**Work task:**
Please return each line of the listing below exactly as written.

**Data for this task:**

────────────────

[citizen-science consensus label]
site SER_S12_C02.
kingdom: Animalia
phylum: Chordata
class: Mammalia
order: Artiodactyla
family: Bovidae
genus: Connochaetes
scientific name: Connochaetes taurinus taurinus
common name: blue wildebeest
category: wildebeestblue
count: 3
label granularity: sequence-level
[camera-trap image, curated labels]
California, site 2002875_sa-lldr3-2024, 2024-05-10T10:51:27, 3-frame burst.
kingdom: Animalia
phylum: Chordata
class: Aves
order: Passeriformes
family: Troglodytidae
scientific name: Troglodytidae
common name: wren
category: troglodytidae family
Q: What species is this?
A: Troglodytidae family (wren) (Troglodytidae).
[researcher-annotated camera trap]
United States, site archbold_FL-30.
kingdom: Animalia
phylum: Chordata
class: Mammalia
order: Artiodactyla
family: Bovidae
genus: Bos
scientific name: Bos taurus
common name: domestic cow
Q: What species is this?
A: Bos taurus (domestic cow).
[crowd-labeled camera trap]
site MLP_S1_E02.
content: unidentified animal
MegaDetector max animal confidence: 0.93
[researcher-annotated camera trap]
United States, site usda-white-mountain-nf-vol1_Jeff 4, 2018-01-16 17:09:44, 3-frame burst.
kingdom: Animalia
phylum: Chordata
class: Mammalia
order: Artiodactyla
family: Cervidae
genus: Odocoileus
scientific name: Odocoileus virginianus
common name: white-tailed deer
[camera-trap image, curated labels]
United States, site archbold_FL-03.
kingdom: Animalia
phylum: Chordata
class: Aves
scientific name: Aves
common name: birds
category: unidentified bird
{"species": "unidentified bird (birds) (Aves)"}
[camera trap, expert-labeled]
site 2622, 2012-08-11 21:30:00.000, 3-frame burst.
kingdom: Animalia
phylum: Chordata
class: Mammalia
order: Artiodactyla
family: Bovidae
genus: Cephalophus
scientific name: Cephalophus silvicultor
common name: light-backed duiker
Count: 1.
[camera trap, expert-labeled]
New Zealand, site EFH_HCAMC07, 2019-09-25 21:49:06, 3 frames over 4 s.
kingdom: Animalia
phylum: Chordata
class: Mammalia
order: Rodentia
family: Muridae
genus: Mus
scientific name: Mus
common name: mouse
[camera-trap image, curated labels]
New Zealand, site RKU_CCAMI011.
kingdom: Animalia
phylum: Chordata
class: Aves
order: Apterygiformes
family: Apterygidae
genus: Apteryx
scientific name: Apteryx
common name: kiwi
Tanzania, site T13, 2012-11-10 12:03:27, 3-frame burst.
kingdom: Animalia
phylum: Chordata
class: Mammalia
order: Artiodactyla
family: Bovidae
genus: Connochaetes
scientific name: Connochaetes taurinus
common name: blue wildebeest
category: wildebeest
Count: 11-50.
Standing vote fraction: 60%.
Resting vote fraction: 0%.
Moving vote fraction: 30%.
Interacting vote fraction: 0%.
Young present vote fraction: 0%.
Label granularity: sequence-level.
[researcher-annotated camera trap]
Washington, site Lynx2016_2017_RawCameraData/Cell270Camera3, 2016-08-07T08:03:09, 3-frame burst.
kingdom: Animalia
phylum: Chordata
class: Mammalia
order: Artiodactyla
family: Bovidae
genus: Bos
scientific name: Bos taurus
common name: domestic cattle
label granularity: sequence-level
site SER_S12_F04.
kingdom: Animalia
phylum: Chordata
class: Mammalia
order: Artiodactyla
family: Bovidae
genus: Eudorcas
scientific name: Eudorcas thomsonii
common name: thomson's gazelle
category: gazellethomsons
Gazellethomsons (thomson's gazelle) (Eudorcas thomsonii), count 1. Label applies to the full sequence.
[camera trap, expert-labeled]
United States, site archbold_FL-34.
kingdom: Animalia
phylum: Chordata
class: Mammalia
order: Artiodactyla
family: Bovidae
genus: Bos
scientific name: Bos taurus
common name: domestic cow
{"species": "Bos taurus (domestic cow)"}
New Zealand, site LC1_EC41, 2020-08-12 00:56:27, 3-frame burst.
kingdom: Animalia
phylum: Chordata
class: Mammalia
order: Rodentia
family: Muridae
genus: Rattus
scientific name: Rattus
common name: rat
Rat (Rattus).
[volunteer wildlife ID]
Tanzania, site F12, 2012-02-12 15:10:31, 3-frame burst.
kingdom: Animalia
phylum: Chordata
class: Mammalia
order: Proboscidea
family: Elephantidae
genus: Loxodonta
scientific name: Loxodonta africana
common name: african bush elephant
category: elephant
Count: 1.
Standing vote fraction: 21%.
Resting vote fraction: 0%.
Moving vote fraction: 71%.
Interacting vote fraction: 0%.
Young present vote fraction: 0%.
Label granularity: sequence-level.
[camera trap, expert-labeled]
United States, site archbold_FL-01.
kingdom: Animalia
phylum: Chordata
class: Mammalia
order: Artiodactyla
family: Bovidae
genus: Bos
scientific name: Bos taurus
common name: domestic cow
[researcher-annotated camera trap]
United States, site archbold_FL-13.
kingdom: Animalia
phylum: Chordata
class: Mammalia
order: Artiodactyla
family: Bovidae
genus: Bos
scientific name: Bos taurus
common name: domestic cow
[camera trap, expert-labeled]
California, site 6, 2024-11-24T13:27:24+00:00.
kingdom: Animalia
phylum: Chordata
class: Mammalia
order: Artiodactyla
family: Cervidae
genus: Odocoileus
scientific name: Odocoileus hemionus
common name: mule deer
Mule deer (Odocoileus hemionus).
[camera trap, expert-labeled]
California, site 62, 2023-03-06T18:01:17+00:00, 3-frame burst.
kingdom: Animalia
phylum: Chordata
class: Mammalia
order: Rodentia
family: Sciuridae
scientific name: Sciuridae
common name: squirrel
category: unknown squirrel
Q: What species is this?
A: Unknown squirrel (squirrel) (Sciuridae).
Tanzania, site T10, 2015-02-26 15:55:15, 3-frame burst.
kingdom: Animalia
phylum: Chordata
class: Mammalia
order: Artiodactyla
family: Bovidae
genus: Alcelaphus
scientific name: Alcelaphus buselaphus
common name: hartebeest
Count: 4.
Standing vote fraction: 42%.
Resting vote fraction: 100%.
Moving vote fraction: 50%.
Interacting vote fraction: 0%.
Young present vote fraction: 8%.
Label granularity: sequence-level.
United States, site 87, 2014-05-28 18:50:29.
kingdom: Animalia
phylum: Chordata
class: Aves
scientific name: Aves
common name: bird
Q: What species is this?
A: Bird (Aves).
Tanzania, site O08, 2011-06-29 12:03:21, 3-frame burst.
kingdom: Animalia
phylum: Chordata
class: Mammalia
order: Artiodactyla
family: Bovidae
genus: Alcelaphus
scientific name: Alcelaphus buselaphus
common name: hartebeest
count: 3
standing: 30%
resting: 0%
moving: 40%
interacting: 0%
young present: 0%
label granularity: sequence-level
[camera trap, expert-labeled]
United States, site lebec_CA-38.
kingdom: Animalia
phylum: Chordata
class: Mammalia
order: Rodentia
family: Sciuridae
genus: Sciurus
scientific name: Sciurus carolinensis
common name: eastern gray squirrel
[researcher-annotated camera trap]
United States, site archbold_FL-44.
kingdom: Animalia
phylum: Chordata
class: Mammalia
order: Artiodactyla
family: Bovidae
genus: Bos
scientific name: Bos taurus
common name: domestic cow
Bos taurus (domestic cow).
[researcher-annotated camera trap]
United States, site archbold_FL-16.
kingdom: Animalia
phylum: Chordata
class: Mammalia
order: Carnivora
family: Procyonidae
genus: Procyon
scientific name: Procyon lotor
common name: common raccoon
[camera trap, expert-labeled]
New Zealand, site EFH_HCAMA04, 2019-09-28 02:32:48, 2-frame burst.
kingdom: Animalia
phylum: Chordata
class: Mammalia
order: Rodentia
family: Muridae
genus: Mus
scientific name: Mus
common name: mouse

────────────────

**Solution to the exercise:**
[citizen-science consensus label]
site SER_S12_C02.
kingdom: Animalia
phylum: Chordata
class: Mammalia
order: Artiodactyla
family: Bovidae
genus: Connochaetes
scientific name: Connochaetes taurinus taurinus
common name: blue wildebeest
category: wildebeestblue
count: 3
label granularity: sequence-level
[camera-trap image, curated labels]
California, site 2002875_sa-lldr3-2024, 2024-05-10T10:51:27, 3-frame burst.
kingdom: Animalia
phylum: Chordata
class: Aves
order: Passeriformes
family: Troglodytidae
scientific name: Troglodytidae
common name: wren
category: troglodytidae family
Q: What species is this?
A: Troglodytidae family (wren) (Troglodytidae).
[researcher-annotated camera trap]
United States, site archbold_FL-30.
kingdom: Animalia
phylum: Chordata
class: Mammalia
order: Artiodactyla
family: Bovidae
genus: Bos
scientific name: Bos taurus
common name: domestic cow
Q: What species is this?
A: Bos taurus (domestic cow).
[crowd-labeled camera trap]
site MLP_S1_E02.
content: unidentified animal
MegaDetector max animal confidence: 0.93
[researcher-annotated camera trap]
United States, site usda-white-mountain-nf-vol1_Jeff 4, 2018-01-16 17:09:44, 3-frame burst.
kingdom: Animalia
phylum: Chordata
class: Mammalia
order: Artiodactyla
family: Cervidae
genus: Odocoileus
scientific name: Odocoileus virginianus
common name: white-tailed deer
[camera-trap image, curated labels]
United States, site archbold_FL-03.
kingdom: Animalia
phylum: Chordata
class: Aves
scientific name: Aves
common name: birds
category: unidentified bird
{"species": "unidentified bird (birds) (Aves)"}
[camera trap, expert-labeled]
site 2622, 2012-08-11 21:30:00.000, 3-frame burst.
kingdom: Animalia
phylum: Chordata
class: Mammalia
order: Artiodactyla
family: Bovidae
genus: Cephalophus
scientific name: Cephalophus silvicultor
common name: light-backed duiker
Count: 1.
[camera trap, expert-labeled]
New Zealand, site EFH_HCAMC07, 2019-09-25 21:49:06, 3 frames over 4 s.
kingdom: Animalia
phylum: Chordata
class: Mammalia
order: Rodentia
family: Muridae
genus: Mus
scientific name: Mus
common name: mouse
[camera-trap image, curated labels]
New Zealand, site RKU_CCAMI011.
kingdom: Animalia
phylum: Chordata
class: Aves
order: Apterygiformes
family: Apterygidae
genus: Apteryx
scientific name: Apteryx
common name: kiwi
Tanzania, site T13, 2012-11-10 12:03:27, 3-frame burst.
kingdom: Animalia
phylum: Chordata
class: Mammalia
order: Artiodactyla
family: Bovidae
genus: Connochaetes
scientific name: Connochaetes taurinus
common name: blue wildebeest
category: wildebeest
Count: 11-50.
Standing vote fraction: 60%.
Resting vote fraction: 0%.
Moving vote fraction: 30%.
Interacting vote fraction: 0%.
Young present vote fraction: 0%.
Label granularity: sequence-level.
[researcher-annotated camera trap]
Washington, site Lynx2016_2017_RawCameraData/Cell270Camera3, 2016-08-07T08:03:09, 3-frame burst.
kingdom: Animalia
phylum: Chordata
class: Mammalia
order: Artiodactyla
family: Bovidae
genus: Bos
scientific name: Bos taurus
common name: domestic cattle
label granularity: sequence-level
site SER_S12_F04.
kingdom: Animalia
phylum: Chordata
class: Mammalia
order: Artiodactyla
family: Bovidae
genus: Eudorcas
scientific name: Eudorcas thomsonii
common name: thomson's gazelle
category: gazellethomsons
Gazellethomsons (thomson's gazelle) (Eudorcas thomsonii), count 1. Label applies to the full sequence.
[camera trap, expert-labeled]
United States, site archbold_FL-34.
kingdom: Animalia
phylum: Chordata
class: Mammalia
order: Artiodactyla
family: Bovidae
genus: Bos
scientific name: Bos taurus
common name: domestic cow
{"species": "Bos taurus (domestic cow)"}
New Zealand, site LC1_EC41, 2020-08-12 00:56:27, 3-frame burst.
kingdom: Animalia
phylum: Chordata
class: Mammalia
order: Rodentia
family: Muridae
genus: Rattus
scientific name: Rattus
common name: rat
Rat (Rattus).
[volunteer wildlife ID]
Tanzania, site F12, 2012-02-12 15:10:31, 3-frame burst.
kingdom: Animalia
phylum: Chordata
class: Mammalia
order: Proboscidea
family: Elephantidae
genus: Loxodonta
scientific name: Loxodonta africana
common name: african bush elephant
category: elephant
Count: 1.
Standing vote fraction: 21%.
Resting vote fraction: 0%.
Moving vote fraction: 71%.
Interacting vote fraction: 0%.
Young present vote fraction: 0%.
Label granularity: sequence-level.
[camera trap, expert-labeled]
United States, site archbold_FL-01.
kingdom: Animalia
phylum: Chordata
class: Mammalia
order: Artiodactyla
family: Bovidae
genus: Bos
scientific name: Bos taurus
common name: domestic cow
[researcher-annotated camera trap]
United States, site archbold_FL-13.
kingdom: Animalia
phylum: Chordata
class: Mammalia
order: Artiodactyla
family: Bovidae
genus: Bos
scientific name: Bos taurus
common name: domestic cow
[camera trap, expert-labeled]
California, site 6, 2024-11-24T13:27:24+00:00.
kingdom: Animalia
phylum: Chordata
class: Mammalia
order: Artiodactyla
family: Cervidae
genus: Odocoileus
scientific name: Odocoileus hemionus
common name: mule deer
Mule deer (Odocoileus hemionus).
[camera trap, expert-labeled]
California, site 62, 2023-03-06T18:01:17+00:00, 3-frame burst.
kingdom: Animalia
phylum: Chordata
class: Mammalia
order: Rodentia
family: Sciuridae
scientific name: Sciuridae
common name: squirrel
category: unknown squirrel
Q: What species is this?
A: Unknown squirrel (squirrel) (Sciuridae).
Tanzania, site T10, 2015-02-26 15:55:15, 3-frame burst.
kingdom: Animalia
phylum: Chordata
class: Mammalia
order: Artiodactyla
family: Bovidae
genus: Alcelaphus
scientific name: Alcelaphus buselaphus
common name: hartebeest
Count: 4.
Standing vote fraction: 42%.
Resting vote fraction: 100%.
Moving vote fraction: 50%.
Interacting vote fraction: 0%.
Young present vote fraction: 8%.
Label granularity: sequence-level.
United States, site 87, 2014-05-28 18:50:29.
kingdom: Animalia
phylum: Chordata
class: Aves
scientific name: Aves
common name: bird
Q: What species is this?
A: Bird (Aves).
Tanzania, site O08, 2011-06-29 12:03:21, 3-frame burst.
kingdom: Animalia
phylum: Chordata
class: Mammalia
order: Artiodactyla
family: Bovidae
genus: Alcelaphus
scientific name: Alcelaphus buselaphus
common name: hartebeest
count: 3
standing: 30%
resting: 0%
moving: 40%
interacting: 0%
young present: 0%
label granularity: sequence-level
[camera trap, expert-labeled]
United States, site lebec_CA-38.
kingdom: Animalia
phylum: Chordata
class: Mammalia
order: Rodentia
family: Sciuridae
genus: Sciurus
scientific name: Sciurus carolinensis
common name: eastern gray squirrel
[researcher-annotated camera trap]
United States, site archbold_FL-44.
kingdom: Animalia
phylum: Chordata
class: Mammalia
order: Artiodactyla
family: Bovidae
genus: Bos
scientific name: Bos taurus
common name: domestic cow
Bos taurus (domestic cow).
[researcher-annotated camera trap]
United States, site archbold_FL-16.
kingdom: Animalia
phylum: Chordata
class: Mammalia
order: Carnivora
family: Procyonidae
genus: Procyon
scientific name: Procyon lotor
common name: common raccoon
[camera trap, expert-labeled]
New Zealand, site EFH_HCAMA04, 2019-09-28 02:32:48, 2-frame burst.
kingdom: Animalia
phylum: Chordata
class: Mammalia
order: Rodentia
family: Muridae
genus: Mus
scientific name: Mus
common name: mouse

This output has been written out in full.